== Stored records ==

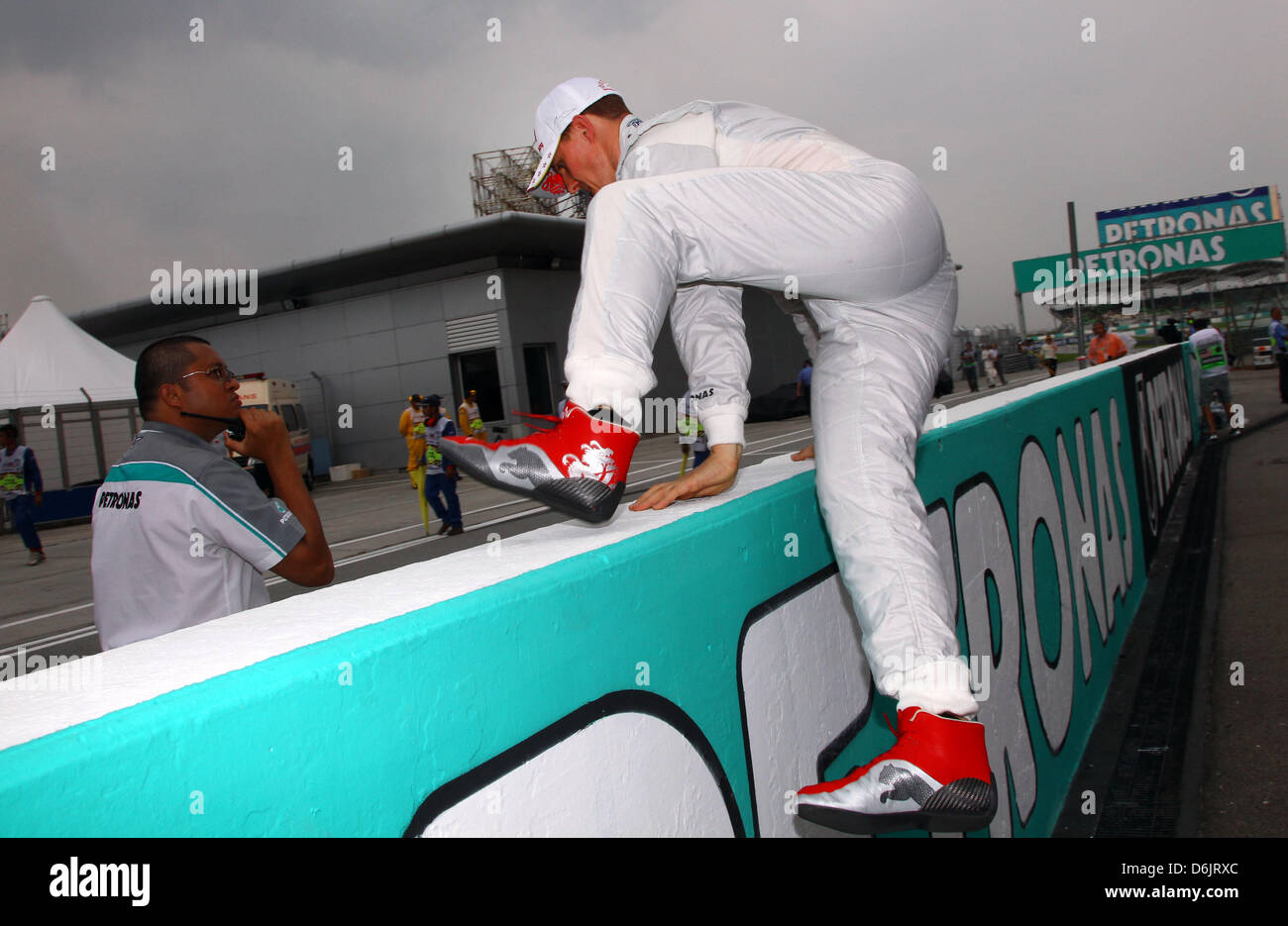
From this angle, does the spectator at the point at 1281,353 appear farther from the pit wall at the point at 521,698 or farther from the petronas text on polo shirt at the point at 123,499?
the petronas text on polo shirt at the point at 123,499

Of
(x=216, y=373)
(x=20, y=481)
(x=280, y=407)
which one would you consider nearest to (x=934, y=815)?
(x=216, y=373)

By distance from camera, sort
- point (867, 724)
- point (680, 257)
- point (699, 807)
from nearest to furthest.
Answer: point (699, 807) → point (680, 257) → point (867, 724)

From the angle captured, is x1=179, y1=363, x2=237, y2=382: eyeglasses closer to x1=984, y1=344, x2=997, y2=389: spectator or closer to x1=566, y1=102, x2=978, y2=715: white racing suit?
x1=566, y1=102, x2=978, y2=715: white racing suit

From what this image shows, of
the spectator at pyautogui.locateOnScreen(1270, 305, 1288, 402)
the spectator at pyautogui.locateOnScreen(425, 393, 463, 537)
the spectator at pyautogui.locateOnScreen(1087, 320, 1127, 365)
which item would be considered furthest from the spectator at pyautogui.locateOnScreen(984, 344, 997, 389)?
the spectator at pyautogui.locateOnScreen(425, 393, 463, 537)

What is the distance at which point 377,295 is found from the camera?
2792 centimetres

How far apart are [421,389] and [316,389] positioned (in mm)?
3866

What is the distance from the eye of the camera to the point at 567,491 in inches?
65.7

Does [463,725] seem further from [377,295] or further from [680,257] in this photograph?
[377,295]

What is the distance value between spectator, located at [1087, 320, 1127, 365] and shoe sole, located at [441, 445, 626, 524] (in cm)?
1190

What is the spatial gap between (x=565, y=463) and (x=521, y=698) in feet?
2.16

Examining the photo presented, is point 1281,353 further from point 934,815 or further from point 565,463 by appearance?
point 565,463

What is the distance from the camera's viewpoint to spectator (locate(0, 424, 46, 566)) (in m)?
13.7

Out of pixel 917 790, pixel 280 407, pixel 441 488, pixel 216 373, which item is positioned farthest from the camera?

===

• Problem description
Return every line of the listing above unchanged, but leave out the pictures.

• Answer to the problem
From this angle, does the spectator at the point at 1281,353 appear farther from the pit wall at the point at 521,698 or farther from the petronas text on polo shirt at the point at 123,499?
the petronas text on polo shirt at the point at 123,499

Of
(x=216, y=373)
(x=20, y=481)
(x=280, y=407)
which one would you consider nearest to (x=934, y=815)?
(x=216, y=373)

By distance from camera, sort
- point (867, 724)
- point (680, 257)
- point (699, 807)
from nearest to furthest.
Answer: point (699, 807) → point (680, 257) → point (867, 724)

From the angle captured, is x1=179, y1=363, x2=237, y2=382: eyeglasses closer to x1=984, y1=344, x2=997, y2=389: spectator or closer to x1=566, y1=102, x2=978, y2=715: white racing suit?
x1=566, y1=102, x2=978, y2=715: white racing suit

From what this image shows, of
the spectator at pyautogui.locateOnScreen(1270, 305, 1288, 402)
the spectator at pyautogui.locateOnScreen(425, 393, 463, 537)
the spectator at pyautogui.locateOnScreen(1087, 320, 1127, 365)
which item would be considered furthest from the spectator at pyautogui.locateOnScreen(984, 344, 997, 389)?
the spectator at pyautogui.locateOnScreen(425, 393, 463, 537)

What is the distance at which point 377,295 is found from the camera?
2792 centimetres

How far apart are [421,389] and [316,389] positioned (in mm)?
3866

What is the distance from the eye of the camera to the point at 567,491 in inches?
65.7

Does [463,725] seem further from [377,295] or further from [680,257] in this photograph?
[377,295]

What is the distance value between spectator, located at [1087, 320, 1127, 365] and shoe sole, located at [441, 445, 626, 524] (in cm)?
1190

What is the spatial gap between (x=565, y=463) and (x=521, y=698) in feet?
2.16

Examining the photo presented, is point 1281,353 further from point 934,815 or further from point 565,463 by appearance?
point 565,463

What is the distance from the camera's viewpoint to spectator (locate(0, 424, 46, 566)) (in m)?
13.7

Out of pixel 917 790, pixel 280 407, pixel 441 488, pixel 216 373, which item is positioned farthest from the camera?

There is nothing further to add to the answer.